- Yapılacak iş: Frida Kahlo'nun hayatını anlatan metinde "1929 yılında Frida, Rivera’yla" sözlerinden "açıkça belli ediyordu." sözlerine kadar olan bölümü hiçbir şeyi değiştirmeden yeniden yazın.

- Çıkarılan metin:
Bugün sizlere hepinizin bildiği, en azından birkaç eserini ya da kendisini bir yerlerde gördüğünüz, benim de en sevdiğim ressamlardan birisi olan Frida Kahlo ’nun hayatından bahsetmek istiyorum. Tam adıyla Magdalena Carmen Frieda Kahlo y Calderón, onu tanıdığımız adıyla Frida Kahlo 6 Temmuz 1907’de Meksika’da dünyaya geldi. Babası Macar kökenli bir Alman, annesi ise İspanyol ve Amerikan Yerlisi kökenli bir Meksikalı idi. Kahlo, hayatının ileri dönemlerinde bu iki zıt kimliğine sömürgeci Avrupalı ve yerli Meksikalı şeklinde ayırarak eserlerinde yer verdi. Küçüklüğünde çocuk felci geçirdi, hayatı boyunca yürüyüşü bu yüzden biraz aksaktı. Yakın olduğu fotoğrafçı babasına stüdyosunda ona yardımcı oluyordu. Bilimle ilgilenen Frida, 1922’de tıp okumaya başladı. O sırada Rivera ile tanıştı. 1925’te bir otobüs kazası sonucu 30’dan fazla ameliyata girdi ve bu iyileşme sürecinde kendine resim yapmayı öğretti. İyileştikten sonra Meksikalı Komünist Partisi’ne katıldı ve orada Rivera’yla tekrar karşılaştı. Kahlo, Rivera’ya çizimlerinden bazılarını gösterdi ve Rivera onu resim çizmeye devam etmesi için cesaretlendirdi.

1929 yılında Frida, Rivera’yla evlendikten sonra resim tarzını değiştirdi. Onun bir nevi imzası haline gelecek olan geleneksel Tehuana kıyafetini giymeye başladı. Frieda and Diego Rivera (1931) tablosu hem yeni kıyafetini, hem de Meksikalı halk resmine olan ilgisini açıkça belli ediyordu.

- Verilen bilgiler:
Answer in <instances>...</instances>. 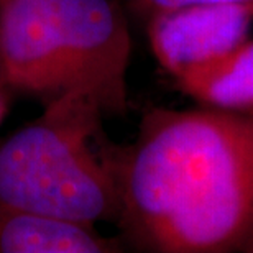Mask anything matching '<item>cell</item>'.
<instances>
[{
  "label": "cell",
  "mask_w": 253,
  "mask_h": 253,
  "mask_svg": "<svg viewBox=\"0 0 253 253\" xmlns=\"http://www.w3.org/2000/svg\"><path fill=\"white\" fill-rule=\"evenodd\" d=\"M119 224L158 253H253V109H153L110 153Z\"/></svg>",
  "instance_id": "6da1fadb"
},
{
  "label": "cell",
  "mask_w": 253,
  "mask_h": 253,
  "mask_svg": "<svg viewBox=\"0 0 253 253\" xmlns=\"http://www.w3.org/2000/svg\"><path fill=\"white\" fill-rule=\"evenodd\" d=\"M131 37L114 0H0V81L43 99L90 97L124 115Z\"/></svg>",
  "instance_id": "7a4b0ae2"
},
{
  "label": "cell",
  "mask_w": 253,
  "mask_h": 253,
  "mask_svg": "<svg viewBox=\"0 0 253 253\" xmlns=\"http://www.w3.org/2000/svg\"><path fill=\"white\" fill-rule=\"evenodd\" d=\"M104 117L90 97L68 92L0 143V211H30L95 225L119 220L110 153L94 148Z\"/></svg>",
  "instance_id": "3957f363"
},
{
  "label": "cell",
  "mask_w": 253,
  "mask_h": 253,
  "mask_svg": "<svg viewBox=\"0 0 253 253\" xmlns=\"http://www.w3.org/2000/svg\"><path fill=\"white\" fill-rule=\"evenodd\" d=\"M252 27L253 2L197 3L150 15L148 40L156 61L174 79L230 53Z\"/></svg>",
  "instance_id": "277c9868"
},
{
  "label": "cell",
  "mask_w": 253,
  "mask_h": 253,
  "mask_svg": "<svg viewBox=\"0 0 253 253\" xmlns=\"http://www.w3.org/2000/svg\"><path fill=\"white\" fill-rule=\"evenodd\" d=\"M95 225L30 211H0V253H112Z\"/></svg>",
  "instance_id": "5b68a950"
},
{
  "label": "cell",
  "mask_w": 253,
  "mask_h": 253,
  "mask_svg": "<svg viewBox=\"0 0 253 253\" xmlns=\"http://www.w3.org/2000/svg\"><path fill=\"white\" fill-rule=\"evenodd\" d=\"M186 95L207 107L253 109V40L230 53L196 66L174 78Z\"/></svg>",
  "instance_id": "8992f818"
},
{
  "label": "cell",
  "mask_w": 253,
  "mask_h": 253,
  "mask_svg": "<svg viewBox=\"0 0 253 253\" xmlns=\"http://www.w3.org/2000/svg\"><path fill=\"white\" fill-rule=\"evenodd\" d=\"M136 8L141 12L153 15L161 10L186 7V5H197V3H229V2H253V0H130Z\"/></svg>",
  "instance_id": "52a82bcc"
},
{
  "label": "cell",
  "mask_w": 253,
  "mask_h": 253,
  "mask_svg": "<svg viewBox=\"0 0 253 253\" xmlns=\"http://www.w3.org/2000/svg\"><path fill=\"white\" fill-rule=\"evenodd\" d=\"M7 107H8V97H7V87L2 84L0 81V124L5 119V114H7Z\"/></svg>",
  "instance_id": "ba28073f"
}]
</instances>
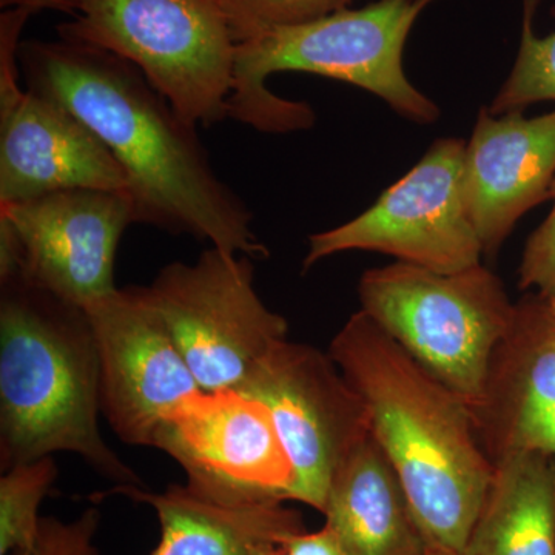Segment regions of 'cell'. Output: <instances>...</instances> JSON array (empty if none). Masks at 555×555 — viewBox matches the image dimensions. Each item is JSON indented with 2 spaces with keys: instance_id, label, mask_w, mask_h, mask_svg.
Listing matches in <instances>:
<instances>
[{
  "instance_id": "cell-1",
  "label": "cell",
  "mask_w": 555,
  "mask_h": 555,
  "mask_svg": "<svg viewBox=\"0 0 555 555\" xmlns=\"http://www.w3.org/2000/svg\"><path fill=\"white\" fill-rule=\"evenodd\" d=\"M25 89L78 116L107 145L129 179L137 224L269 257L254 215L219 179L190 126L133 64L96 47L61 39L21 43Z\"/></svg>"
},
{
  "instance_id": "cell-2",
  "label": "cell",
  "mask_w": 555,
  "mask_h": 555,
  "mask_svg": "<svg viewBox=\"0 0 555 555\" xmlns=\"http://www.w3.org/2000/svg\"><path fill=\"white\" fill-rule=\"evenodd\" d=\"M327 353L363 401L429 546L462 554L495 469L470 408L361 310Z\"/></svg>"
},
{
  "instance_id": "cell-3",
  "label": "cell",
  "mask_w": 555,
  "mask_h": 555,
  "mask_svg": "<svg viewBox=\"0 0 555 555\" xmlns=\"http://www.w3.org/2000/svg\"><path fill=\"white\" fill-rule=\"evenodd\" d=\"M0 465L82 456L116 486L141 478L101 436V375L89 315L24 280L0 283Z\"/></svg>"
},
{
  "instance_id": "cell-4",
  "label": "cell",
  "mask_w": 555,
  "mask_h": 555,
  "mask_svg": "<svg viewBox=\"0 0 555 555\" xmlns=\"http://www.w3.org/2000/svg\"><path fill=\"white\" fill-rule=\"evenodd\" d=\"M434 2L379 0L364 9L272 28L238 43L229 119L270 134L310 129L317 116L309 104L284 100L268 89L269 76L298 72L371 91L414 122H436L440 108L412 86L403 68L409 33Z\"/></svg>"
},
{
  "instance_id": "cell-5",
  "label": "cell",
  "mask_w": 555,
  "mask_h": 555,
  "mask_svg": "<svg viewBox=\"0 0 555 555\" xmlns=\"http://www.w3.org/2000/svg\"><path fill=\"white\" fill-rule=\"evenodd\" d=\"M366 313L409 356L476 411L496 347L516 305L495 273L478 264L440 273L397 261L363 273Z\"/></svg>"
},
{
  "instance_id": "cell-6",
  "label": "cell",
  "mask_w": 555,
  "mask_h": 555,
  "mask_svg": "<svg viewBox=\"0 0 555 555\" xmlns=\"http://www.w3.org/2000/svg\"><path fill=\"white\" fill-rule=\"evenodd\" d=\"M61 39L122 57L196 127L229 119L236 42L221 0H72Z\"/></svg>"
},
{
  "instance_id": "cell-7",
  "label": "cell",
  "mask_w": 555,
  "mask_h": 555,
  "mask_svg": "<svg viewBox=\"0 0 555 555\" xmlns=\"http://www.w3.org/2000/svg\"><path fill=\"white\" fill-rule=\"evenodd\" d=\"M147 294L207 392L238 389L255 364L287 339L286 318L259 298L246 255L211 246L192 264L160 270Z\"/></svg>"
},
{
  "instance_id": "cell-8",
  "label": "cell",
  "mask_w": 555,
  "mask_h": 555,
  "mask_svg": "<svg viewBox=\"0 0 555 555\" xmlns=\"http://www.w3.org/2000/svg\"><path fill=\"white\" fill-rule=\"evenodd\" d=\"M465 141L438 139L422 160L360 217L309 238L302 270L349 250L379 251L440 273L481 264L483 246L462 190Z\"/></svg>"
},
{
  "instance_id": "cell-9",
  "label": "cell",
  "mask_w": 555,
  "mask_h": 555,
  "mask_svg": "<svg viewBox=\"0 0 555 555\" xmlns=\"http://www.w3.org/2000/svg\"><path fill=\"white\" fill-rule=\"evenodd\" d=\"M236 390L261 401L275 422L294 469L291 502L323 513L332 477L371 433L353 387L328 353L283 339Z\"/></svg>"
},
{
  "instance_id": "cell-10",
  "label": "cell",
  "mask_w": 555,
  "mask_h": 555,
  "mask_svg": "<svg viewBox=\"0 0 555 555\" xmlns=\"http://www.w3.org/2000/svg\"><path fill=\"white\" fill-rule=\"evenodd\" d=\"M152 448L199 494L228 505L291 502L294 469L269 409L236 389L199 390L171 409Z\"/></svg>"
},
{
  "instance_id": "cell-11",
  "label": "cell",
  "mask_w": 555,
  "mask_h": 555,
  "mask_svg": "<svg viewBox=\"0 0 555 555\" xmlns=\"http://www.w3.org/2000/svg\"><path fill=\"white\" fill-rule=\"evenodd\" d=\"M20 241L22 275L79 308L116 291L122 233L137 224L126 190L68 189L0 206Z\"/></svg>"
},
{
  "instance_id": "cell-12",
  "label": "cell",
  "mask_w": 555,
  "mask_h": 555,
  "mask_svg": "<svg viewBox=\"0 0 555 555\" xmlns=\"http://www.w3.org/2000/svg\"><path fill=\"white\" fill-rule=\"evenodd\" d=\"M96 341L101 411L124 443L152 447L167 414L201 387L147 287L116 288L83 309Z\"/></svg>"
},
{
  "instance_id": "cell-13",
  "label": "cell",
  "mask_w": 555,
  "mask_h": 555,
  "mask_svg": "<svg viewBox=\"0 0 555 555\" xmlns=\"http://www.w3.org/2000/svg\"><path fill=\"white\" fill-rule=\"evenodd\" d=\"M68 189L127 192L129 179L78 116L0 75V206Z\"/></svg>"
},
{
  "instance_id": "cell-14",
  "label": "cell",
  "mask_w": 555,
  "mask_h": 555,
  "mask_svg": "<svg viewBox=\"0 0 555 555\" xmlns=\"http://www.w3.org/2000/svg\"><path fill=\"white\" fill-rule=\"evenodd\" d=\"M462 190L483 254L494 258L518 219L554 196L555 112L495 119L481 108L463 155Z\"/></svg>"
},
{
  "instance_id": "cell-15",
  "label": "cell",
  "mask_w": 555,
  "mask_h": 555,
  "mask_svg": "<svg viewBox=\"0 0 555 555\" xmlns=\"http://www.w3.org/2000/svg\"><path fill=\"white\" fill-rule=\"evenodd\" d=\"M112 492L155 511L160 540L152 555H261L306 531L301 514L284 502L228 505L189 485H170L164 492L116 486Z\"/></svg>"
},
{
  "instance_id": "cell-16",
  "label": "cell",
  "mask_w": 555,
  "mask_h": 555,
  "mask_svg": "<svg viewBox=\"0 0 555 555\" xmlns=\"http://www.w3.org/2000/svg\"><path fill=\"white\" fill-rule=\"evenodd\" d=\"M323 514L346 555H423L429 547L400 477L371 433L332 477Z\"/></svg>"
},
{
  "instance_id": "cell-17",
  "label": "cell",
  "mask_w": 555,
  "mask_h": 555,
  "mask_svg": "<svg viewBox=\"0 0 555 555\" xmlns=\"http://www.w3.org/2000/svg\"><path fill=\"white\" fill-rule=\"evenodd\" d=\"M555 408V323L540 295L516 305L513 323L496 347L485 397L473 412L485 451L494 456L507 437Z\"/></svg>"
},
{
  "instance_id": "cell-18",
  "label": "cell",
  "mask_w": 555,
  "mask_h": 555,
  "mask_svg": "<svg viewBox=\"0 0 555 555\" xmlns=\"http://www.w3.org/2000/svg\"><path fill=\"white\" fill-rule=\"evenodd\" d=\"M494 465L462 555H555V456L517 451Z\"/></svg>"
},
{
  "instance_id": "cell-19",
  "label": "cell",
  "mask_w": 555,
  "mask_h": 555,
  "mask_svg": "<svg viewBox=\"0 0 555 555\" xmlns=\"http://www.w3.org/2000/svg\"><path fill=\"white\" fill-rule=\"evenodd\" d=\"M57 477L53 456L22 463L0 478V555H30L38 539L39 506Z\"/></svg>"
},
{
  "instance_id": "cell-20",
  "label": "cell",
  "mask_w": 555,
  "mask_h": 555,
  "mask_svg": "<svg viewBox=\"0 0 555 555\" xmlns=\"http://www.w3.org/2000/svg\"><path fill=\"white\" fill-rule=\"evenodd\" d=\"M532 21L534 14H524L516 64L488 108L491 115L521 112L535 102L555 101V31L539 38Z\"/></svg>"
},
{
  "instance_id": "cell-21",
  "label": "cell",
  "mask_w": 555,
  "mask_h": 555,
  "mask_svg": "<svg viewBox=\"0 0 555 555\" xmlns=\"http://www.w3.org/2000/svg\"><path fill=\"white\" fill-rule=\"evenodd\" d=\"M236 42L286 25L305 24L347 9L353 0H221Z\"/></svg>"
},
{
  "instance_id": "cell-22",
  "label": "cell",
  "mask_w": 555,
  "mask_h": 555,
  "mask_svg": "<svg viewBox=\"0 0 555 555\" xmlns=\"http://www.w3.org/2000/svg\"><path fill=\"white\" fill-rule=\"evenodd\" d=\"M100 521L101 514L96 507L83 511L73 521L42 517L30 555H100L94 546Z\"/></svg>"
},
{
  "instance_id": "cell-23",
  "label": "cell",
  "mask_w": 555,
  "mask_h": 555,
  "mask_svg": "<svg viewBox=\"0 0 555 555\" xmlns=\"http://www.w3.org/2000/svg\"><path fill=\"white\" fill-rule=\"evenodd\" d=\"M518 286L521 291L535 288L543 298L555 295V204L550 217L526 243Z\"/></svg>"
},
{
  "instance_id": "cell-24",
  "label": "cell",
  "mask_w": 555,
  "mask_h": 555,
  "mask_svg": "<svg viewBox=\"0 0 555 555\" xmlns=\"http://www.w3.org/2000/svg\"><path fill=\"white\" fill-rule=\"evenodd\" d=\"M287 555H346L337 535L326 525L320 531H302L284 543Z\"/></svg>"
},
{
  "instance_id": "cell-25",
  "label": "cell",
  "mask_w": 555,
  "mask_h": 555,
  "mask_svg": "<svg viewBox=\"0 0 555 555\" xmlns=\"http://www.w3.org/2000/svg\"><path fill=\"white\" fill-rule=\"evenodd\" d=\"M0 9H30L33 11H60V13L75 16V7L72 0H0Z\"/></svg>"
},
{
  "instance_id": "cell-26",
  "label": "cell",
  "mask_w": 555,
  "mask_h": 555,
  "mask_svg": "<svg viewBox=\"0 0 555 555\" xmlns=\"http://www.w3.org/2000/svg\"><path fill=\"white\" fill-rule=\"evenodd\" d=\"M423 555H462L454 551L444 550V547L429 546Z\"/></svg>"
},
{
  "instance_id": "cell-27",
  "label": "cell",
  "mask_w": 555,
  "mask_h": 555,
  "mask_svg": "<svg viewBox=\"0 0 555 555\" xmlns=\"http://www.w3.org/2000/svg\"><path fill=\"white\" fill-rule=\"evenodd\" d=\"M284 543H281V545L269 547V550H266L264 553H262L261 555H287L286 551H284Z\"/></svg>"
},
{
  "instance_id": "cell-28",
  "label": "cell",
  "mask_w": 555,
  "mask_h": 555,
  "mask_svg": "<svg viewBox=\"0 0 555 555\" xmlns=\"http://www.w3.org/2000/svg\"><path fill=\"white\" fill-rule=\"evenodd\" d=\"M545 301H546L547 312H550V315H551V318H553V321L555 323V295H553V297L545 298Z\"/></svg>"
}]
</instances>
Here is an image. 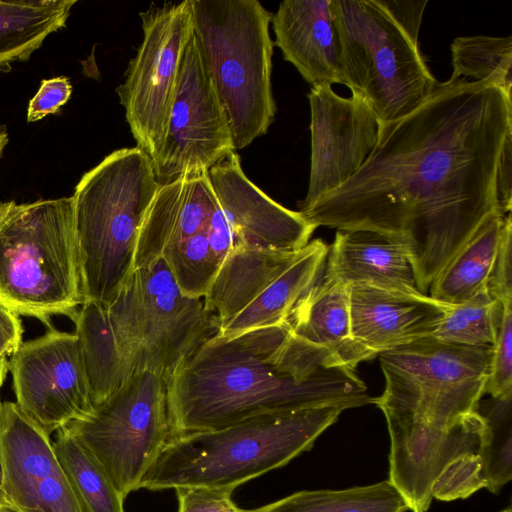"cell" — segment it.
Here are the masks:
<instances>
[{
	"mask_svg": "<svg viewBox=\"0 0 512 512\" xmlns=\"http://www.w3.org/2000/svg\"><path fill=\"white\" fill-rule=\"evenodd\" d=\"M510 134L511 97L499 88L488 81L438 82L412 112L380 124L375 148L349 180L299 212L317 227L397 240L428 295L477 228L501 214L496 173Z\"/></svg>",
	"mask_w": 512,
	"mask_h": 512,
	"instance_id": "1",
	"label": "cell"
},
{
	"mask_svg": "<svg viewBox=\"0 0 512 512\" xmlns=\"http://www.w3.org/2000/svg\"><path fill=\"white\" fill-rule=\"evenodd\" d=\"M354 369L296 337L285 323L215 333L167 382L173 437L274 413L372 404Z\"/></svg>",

- Görevin yanıtı:
1929 yılında Frida, Rivera’yla evlendikten sonra resim tarzını değiştirdi. Onun bir nevi imzası haline gelecek olan geleneksel Tehuana kıyafetini giymeye başladı. Frieda and Diego Rivera (1931) tablosu hem yeni kıyafetini, hem de Meksikalı halk resmine olan ilgisini açıkça belli ediyordu.